Conhecer a história antiga da terra é conhecer a própria história, sendo assim de vital importância para o Brasil preservar o conhecimento xamânico como parte da estrutura genética, pois o saber herdado faz parte do conhecimento do ser e atua vivo na memória genética até os nossos dias.

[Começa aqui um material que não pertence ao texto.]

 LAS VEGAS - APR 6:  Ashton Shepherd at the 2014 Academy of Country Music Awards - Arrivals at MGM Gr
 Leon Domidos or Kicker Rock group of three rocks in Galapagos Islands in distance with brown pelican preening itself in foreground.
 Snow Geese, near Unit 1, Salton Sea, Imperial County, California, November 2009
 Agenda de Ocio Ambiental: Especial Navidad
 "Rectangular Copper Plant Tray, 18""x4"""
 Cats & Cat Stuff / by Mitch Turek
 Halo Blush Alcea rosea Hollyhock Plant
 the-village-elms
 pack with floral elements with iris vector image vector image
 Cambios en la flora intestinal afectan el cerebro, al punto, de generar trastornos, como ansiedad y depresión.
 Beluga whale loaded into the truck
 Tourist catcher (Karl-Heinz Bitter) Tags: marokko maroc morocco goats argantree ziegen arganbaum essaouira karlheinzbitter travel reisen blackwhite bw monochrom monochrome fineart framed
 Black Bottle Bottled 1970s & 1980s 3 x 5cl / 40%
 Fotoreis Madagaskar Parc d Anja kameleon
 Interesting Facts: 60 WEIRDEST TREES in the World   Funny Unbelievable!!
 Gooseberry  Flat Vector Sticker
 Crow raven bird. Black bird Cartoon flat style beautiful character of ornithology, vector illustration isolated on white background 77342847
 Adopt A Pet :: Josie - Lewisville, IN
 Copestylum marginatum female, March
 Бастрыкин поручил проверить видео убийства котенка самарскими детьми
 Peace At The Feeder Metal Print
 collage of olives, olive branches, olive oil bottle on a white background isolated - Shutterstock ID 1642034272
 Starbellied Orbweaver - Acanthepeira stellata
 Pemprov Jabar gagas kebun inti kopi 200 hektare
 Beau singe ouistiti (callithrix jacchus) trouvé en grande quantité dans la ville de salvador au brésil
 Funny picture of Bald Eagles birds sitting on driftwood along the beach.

O desejo constante de alcançar a ARTE do saber e da beleza reflete-se hoje em Brasília, a capital do Brasil, profetizada muito tempo antes de sua construção por Dom Bosco na Itália, considerada pelos latinos como a cidade moderna mais mística da América Latina. Possui inúmeros TEMPLOS de todas as denominações religiosas possíveis (os cultos holísticos são os mais apreciados), destinados a um povo de várias origens; mesmo que professem socialmente credos radicais, no inconsciente coletivo, ainda estão presentes as crenças vindas da África e da Floresta.

A Floresta Amazônica é um LIVRO DE FOLHAS SOLTAS e deve ser lido, pois é nela que estão, não só a mais rica reserva biológica do planeta Terra, mas a nossa história ancestral, ainda existem povos indígenas que não foram contatados pelo homem urbano. No Brasil convivem atuando na mente de seu povo o ultramoderno e o arcaico, exigindo hoje que se criem soluções inteligentes para esta realidade social.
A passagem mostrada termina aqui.